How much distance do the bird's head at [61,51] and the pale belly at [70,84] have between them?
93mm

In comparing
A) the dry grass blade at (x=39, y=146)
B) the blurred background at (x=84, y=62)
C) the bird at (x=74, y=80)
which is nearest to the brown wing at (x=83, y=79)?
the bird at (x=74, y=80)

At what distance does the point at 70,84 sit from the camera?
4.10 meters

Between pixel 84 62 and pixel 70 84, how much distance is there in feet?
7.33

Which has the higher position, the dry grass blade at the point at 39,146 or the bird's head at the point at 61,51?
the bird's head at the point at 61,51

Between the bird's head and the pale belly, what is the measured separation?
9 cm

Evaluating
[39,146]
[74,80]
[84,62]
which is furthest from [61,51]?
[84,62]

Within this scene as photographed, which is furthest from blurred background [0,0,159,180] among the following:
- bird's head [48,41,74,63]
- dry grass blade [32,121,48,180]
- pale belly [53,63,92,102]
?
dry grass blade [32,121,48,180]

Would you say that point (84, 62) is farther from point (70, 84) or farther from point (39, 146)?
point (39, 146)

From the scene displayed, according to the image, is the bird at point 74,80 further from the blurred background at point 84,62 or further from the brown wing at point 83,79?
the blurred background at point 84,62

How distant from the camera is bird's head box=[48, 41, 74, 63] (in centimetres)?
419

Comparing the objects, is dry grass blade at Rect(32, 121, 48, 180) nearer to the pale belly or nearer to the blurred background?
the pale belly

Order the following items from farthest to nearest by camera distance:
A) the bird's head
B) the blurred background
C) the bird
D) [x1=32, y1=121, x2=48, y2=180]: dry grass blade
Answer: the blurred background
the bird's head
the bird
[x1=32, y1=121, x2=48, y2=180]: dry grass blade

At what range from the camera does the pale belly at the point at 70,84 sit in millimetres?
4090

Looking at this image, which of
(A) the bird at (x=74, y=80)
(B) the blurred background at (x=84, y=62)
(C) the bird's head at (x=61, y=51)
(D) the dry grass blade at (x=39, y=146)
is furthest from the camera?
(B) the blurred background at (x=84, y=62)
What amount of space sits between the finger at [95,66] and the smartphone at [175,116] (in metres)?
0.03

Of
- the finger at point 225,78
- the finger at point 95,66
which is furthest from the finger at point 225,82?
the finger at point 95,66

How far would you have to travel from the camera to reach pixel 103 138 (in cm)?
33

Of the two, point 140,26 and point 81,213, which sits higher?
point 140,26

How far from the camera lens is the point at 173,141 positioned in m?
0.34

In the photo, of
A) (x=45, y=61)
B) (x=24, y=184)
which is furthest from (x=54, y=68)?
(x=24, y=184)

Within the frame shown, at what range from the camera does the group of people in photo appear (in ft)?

________________________________________

> _What to work on_:
Nothing should be left out: repeat all of the data exactly.

> _Complete response_:
How much distance do the bird's head at [61,51] and the pale belly at [70,84] have between them?
93mm

In comparing
A) the dry grass blade at (x=39, y=146)
B) the blurred background at (x=84, y=62)
C) the bird at (x=74, y=80)
which is nearest to the brown wing at (x=83, y=79)?
the bird at (x=74, y=80)

At what distance does the point at 70,84 sit from the camera?
4.10 meters

Between pixel 84 62 and pixel 70 84, how much distance is there in feet?
7.33

Which has the higher position, the dry grass blade at the point at 39,146 or the bird's head at the point at 61,51?
the bird's head at the point at 61,51

Between the bird's head and the pale belly, what is the measured separation?
9 cm

Evaluating
[39,146]
[74,80]
[84,62]
which is furthest from [61,51]?
[84,62]

Within this scene as photographed, which is furthest from blurred background [0,0,159,180] among the following:
- bird's head [48,41,74,63]
- dry grass blade [32,121,48,180]
- pale belly [53,63,92,102]
?
dry grass blade [32,121,48,180]

Would you say that point (84, 62) is farther from point (70, 84) or farther from point (39, 146)?
point (39, 146)

From the scene displayed, according to the image, is the bird at point 74,80 further from the blurred background at point 84,62 or further from the brown wing at point 83,79?
the blurred background at point 84,62

How distant from the camera is bird's head box=[48, 41, 74, 63] (in centimetres)?
419

Comparing the objects, is dry grass blade at Rect(32, 121, 48, 180) nearer to the pale belly or nearer to the blurred background?
the pale belly

Order the following items from farthest to nearest by camera distance:
A) the bird's head
B) the blurred background
C) the bird
D) [x1=32, y1=121, x2=48, y2=180]: dry grass blade
Answer: the blurred background
the bird's head
the bird
[x1=32, y1=121, x2=48, y2=180]: dry grass blade

At what range from the camera does the pale belly at the point at 70,84 sit in millimetres?
4090

Looking at this image, which of
(A) the bird at (x=74, y=80)
(B) the blurred background at (x=84, y=62)
(C) the bird's head at (x=61, y=51)
(D) the dry grass blade at (x=39, y=146)
is furthest from the camera?
(B) the blurred background at (x=84, y=62)
What amount of space sits between the finger at [95,66] and the smartphone at [175,116] (in metres)?
0.03

Of
- the finger at point 225,78
- the finger at point 95,66
which is furthest from the finger at point 225,82?
the finger at point 95,66

How far would you have to travel from the camera to reach pixel 103 138 (in cm)?
33

Of the two, point 140,26 and point 81,213, which sits higher?
point 140,26

How far from the camera lens is the point at 173,141 positioned in m?
0.34

In the photo, of
A) (x=45, y=61)
B) (x=24, y=184)
which is furthest from (x=54, y=68)?
(x=24, y=184)

Within the frame shown, at what range from the camera does the group of people in photo appear (in ft)?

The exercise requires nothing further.